Batch Evict Kernels#

struct KVLayerInfo#

Per-layer KV cache metadata for batched kernel operations.

Public Members

void *data#

Pointer to this layer’s KV buffer [maxB, 2, H, S, D].

int32_t numKVHeads#

Number of KV heads for this layer.

int32_t maxSeqLen#

Max sequence length for this layer.

void trt_edgellm::kernel::compactKVCacheSingleLayer(
rt::Tensor &kvCacheLayer,
rt::Tensor const &batchMapping,
rt::Tensor const &kvCacheLengths,
rt::Tensor &dstKVCacheLengths,
int32_t oldActiveBatch,
int32_t newActiveBatch,
bool updateLengths,
cudaStream_t stream
)#

Compact a single layer’s KV cache by removing evicted batches.

Single-layer variant of compactKVCache for per-layer heterogeneous KV cache.

Parameters:
  • kvCacheLayer – [maxBatch, 2, numKVHeads, maxSeq, headDim] single-layer buffer (in/out)

  • batchMapping – [oldActiveBatch] GPU tensor, mapping[i] = newBatchIdx or -1 (evict)

  • kvCacheLengths – [maxBatch] GPU tensor of sequence lengths (const input)

  • dstKVCacheLengths – [maxBatch] GPU tensor for compacted lengths (output, may alias kvCacheLengths)

  • oldActiveBatch – Number of batches before eviction

  • newActiveBatch – Number of batches after eviction

  • updateLengths – If true, update dstKVCacheLengths (only first layer should do this)

  • stream – CUDA stream

void trt_edgellm::kernel::compactTensorBatch(
rt::Tensor const &src,
rt::Tensor const &batchMapping,
rt::Tensor &dst,
int32_t oldActiveBatch,
int32_t newActiveBatch,
cudaStream_t stream
)#

Generic tensor compaction along batch dimension.

This kernel compacts a tensor by removing evicted batches.

Note

Assumes batch dimension is the first dimension (dim 0)

Note

For in-place operation, pass the same tensor as both src and dst

Parameters:
  • src – Source tensor (const input)

  • batchMapping – [oldActiveBatch] GPU tensor (const input), mapping[i] = newBatchIdx or -1

  • dst – Destination tensor (output, can be same as src for in-place operation)

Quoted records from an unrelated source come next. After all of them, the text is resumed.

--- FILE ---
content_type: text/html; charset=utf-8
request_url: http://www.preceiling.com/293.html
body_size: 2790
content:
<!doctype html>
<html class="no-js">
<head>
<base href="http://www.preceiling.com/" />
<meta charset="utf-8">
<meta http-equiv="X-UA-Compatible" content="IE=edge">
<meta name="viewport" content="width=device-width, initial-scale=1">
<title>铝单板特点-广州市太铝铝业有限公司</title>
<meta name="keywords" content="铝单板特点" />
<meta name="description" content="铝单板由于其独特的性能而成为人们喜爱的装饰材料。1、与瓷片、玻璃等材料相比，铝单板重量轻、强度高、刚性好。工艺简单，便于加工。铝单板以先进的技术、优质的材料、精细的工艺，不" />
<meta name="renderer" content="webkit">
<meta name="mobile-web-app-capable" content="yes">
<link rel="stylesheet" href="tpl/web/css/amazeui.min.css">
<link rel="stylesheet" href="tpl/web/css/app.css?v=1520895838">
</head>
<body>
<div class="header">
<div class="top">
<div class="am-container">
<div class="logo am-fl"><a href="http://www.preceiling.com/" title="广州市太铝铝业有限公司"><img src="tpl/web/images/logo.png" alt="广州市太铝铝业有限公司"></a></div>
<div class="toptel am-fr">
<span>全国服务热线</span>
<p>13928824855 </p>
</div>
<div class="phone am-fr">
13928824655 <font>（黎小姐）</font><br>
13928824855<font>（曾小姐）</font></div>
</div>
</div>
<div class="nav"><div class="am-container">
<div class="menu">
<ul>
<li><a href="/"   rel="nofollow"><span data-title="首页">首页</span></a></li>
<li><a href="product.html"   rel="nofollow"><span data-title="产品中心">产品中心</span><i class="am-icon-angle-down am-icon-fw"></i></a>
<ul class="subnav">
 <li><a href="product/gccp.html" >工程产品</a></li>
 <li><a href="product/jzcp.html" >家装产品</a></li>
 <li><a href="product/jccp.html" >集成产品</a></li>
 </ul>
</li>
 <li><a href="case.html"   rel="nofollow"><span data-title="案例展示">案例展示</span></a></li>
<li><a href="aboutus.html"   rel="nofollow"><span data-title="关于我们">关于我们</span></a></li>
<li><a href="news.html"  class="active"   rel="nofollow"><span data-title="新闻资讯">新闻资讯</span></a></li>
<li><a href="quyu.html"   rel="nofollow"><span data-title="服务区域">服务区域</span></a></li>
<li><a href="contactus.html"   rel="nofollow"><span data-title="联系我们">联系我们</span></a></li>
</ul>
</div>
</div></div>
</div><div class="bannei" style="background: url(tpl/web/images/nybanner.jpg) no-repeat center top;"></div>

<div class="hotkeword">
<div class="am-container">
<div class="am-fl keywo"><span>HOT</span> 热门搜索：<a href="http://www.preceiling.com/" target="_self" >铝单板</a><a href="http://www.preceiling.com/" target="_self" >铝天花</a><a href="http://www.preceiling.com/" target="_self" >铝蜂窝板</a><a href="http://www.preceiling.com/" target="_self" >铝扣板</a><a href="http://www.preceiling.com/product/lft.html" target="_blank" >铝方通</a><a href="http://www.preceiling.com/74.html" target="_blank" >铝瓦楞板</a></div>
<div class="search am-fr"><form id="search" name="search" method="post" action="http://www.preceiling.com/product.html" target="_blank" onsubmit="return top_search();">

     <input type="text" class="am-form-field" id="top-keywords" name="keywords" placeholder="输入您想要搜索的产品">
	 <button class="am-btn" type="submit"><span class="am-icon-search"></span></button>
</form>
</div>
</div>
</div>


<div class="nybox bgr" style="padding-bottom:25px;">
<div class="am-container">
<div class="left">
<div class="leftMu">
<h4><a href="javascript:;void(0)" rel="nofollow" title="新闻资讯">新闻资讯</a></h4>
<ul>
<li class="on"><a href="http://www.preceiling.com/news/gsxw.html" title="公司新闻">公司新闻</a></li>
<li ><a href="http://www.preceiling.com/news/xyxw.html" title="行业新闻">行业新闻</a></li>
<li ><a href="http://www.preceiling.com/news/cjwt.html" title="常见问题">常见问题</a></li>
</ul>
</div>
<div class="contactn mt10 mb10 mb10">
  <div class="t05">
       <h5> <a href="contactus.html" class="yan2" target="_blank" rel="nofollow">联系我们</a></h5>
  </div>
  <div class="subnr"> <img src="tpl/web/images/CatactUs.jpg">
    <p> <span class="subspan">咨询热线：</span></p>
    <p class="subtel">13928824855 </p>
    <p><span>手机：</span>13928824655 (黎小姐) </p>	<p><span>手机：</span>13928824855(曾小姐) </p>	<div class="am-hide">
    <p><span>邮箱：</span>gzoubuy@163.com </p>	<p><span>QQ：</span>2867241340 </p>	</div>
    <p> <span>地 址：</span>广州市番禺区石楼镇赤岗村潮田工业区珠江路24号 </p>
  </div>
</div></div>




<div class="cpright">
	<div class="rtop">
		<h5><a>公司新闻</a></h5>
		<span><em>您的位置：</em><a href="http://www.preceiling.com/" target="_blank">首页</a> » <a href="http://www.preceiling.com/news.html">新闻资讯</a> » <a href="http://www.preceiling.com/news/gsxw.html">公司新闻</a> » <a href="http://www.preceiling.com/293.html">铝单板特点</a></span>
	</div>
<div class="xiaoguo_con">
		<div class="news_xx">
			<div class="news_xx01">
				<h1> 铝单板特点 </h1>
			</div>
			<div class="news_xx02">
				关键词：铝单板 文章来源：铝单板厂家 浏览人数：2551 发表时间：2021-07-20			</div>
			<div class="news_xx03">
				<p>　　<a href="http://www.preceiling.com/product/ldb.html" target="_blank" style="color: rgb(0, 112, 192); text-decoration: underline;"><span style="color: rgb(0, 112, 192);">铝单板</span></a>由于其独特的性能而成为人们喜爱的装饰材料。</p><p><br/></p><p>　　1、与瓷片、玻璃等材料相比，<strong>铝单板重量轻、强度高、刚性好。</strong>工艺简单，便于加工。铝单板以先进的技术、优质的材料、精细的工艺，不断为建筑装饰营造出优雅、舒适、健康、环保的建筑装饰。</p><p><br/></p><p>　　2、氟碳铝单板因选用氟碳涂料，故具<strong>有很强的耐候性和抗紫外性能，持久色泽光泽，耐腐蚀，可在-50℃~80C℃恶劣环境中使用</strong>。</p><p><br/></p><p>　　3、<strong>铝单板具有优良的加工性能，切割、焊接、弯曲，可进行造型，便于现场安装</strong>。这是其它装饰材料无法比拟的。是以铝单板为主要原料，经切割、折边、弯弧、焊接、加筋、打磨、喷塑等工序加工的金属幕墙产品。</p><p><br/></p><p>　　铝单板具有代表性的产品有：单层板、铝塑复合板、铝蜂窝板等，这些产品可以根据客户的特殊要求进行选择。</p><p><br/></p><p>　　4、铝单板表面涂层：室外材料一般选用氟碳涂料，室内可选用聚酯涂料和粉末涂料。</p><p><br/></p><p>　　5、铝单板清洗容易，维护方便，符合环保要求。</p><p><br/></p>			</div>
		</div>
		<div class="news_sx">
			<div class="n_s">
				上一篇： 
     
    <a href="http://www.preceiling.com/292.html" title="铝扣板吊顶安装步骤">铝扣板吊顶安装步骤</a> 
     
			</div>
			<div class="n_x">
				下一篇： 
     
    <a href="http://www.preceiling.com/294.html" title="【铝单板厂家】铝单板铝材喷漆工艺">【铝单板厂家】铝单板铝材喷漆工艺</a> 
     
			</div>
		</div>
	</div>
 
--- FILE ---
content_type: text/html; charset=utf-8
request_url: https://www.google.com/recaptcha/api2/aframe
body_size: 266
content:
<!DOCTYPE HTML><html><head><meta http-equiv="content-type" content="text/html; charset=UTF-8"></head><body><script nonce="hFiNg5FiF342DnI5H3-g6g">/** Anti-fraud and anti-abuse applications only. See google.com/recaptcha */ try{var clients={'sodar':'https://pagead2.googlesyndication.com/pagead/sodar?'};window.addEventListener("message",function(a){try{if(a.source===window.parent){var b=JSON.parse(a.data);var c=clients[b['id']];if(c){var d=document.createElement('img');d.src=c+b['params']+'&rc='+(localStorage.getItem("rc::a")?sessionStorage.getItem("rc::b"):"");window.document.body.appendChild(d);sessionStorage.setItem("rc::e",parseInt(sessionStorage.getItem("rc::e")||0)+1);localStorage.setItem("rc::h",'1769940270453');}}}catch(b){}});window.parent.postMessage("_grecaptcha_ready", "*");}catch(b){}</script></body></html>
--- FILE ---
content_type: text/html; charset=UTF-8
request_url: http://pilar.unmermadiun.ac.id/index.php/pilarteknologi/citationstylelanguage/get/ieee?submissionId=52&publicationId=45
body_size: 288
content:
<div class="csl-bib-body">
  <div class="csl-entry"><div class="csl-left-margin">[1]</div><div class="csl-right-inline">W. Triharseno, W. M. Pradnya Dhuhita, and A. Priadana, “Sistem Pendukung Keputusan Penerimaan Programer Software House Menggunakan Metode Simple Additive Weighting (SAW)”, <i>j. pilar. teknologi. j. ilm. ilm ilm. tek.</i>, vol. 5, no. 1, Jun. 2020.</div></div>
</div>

  • oldActiveBatch – Number of batches before eviction

  • newActiveBatch – Number of batches after eviction

  • stream – CUDA stream

Throws:

std::runtime_error – if tensors are not located on the GPU, or tensor shapes are invalid

void trt_edgellm::kernel::compactKVCacheBatched(
KVLayerInfo const *layerInfos,
rt::Tensor const &batchMapping,
rt::Tensor const &kvCacheLengths,
int32_t numLayers,
int32_t headDim,
nvinfer1::DataType kvCacheType,
int32_t maxKVHeads,
int32_t maxBatchSize,
int32_t oldActiveBatch,
int32_t newActiveBatch,
cudaStream_t stream
)#

Batched compaction across multiple layers in a single kernel launch.

All layers in the batch must share the same headDim (template-selected). Layers may have different numKVHeads and maxSeqLen.

Parameters:
  • layerInfos – [numLayers] GPU array of KVLayerInfo

  • batchMapping – [oldActiveBatch] GPU tensor

  • kvCacheLengths – [maxBatch] GPU tensor of sequence lengths

  • numLayers – Number of layers in this batch

  • headDim – Head dimension (same for all layers in batch)

  • kvCacheType – KV cache storage dtype (kHALF or kFP8); controls element size for stride calculation

  • maxKVHeads – Maximum numKVHeads across all layers (for grid sizing)

  • maxBatchSize – Max batch size

  • oldActiveBatch – Batches before eviction

  • newActiveBatch – Batches after eviction

  • stream – CUDA stream